Without the “irregularities” would Ahmadinejad have won his place in the runoff? There are reasons, though not conclusive ones, to suspect not. In some big provinces which Ahmadinejad won handsomely, the official turnout was far higher than most people expected. In Isfahan, for instance, the figure was 60 percent, almost double the turnout for last year’s parliamentary elections. The officially announced nationwide turnout, 62 percent, was also surprisingly high. Some remote provinces produced odd figures. In South Khorrasan, for instance, which is home to many members of Iran’s disgruntled Sunni minority, the official turnout was an improbable 95 percent. Even though he was the candidate most associated with intrusive Shia Islamism, Ahmadinejad came first in the province.
2.
Ahmadinejad’s popularity soared during the week that elapsed between the two rounds. He was a convincing winner in the runoff, defeating Rafsan-jani by more than seven million votes. The first reaction of many Westernized Iranians was embarrassment. Ahmadinejad is a professor at Tehran’s University of Science and Technology, but his special subject, traffic planning, does not promise imaginative leadership. These Iranians contrasted the president-elect’s short stature, dreary clothes, and occasionally coarse language with Khatami’s good looks, refined manners, and impeccable mullah’s robes. (Appropriately, the two men do not get on. Khatami, it was said, was disturbed by Ahmadinejad’s appointment as Tehran’s mayor two years ago; fearing that Ahmadinejad would report to his conservative allies the proceedings of cabinet meetings, Khatami went against convention and did not offer the mayor an honorary cabinet position.) Khatami’s conciliatory rhetoric in foreign affairs, his attentiveness to attractive women, and his admiration for Western writers have impressed many of the foreigners who have met him, especially Europeans. What, the Westernized Iranians wondered, would the Europeans make of this new man, a self-proclaimed “servant of the people” who created a controversy when he proposed turning municipal spaces in Tehran into graveyards for fallen soldiers in the Iran– Iraq war?1
Painful though it is for some to accept, Ahmadinejad may broadly reflect Iranians’ collective desires—just as Khatami did in 1997, when he was elected to bring about liberalization and strengthen the rule of law. The fate of Khatami’s reform movement is well known. Most of his legislative reforms were blocked by unelected conservative institutions such as the Council of Guardians. His cause was further set back at last year’s parliamentary elections. Conservative candidates won control of the chamber after more than two thousand reformists were barred from running. The reform movement has been marginalized and many Iranians have come to regard its ultimate goal, democracy, as being of more interest to intellectuals and newspaper editors than to ordinary people.

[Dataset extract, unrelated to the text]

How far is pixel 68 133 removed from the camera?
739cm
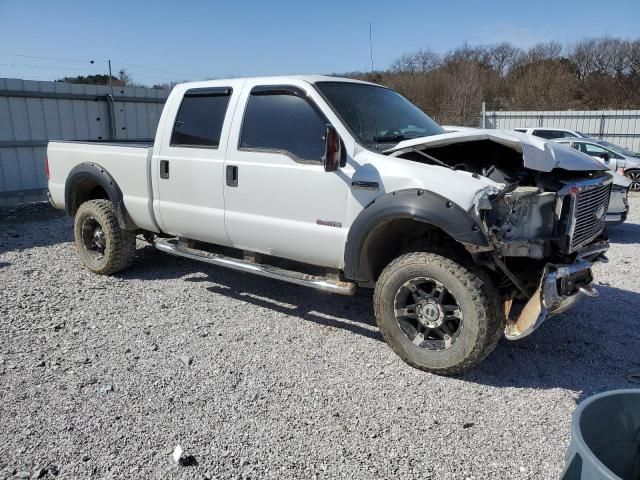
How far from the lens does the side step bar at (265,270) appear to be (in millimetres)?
4223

Moreover, conservative Iranians associate “moral corruption”—the dramatic rise in prostitution, marital infidelities, and drug addiction during recent years—with the reformists’ laissez-faire social policies. Under Khatami, it became common to see unmarried men and women walking hand in hand, and people wearing Western fashions—at first in well-to-do urban neighborhoods, more recently in modest ones. Some of Ahmadinejad’s supporters are deeply concerned by these developments.

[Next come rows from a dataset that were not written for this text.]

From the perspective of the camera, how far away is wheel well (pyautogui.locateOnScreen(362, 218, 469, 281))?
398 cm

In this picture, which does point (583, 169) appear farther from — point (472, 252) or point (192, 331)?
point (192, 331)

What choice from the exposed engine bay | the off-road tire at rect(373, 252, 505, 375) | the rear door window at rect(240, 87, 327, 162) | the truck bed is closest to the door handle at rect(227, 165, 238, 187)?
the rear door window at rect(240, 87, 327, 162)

After the first round of voting, I borrowed two videos of Ahmadinejad’s campaign speeches. One of them was an event in a crowded sports hall in Tehran. The other was a speech that he had delivered in the company of clerics in the seminary town of Qom. Before Ahmadinejad began his speech, a professional narrator of religious stories sang homilies to Zeynab (the sister of the third Shiite Imam), whose birthday it happened to be. Young men in the segregated audience clapped and waved green flags that had Koranic verses on them. The women swayed demurely.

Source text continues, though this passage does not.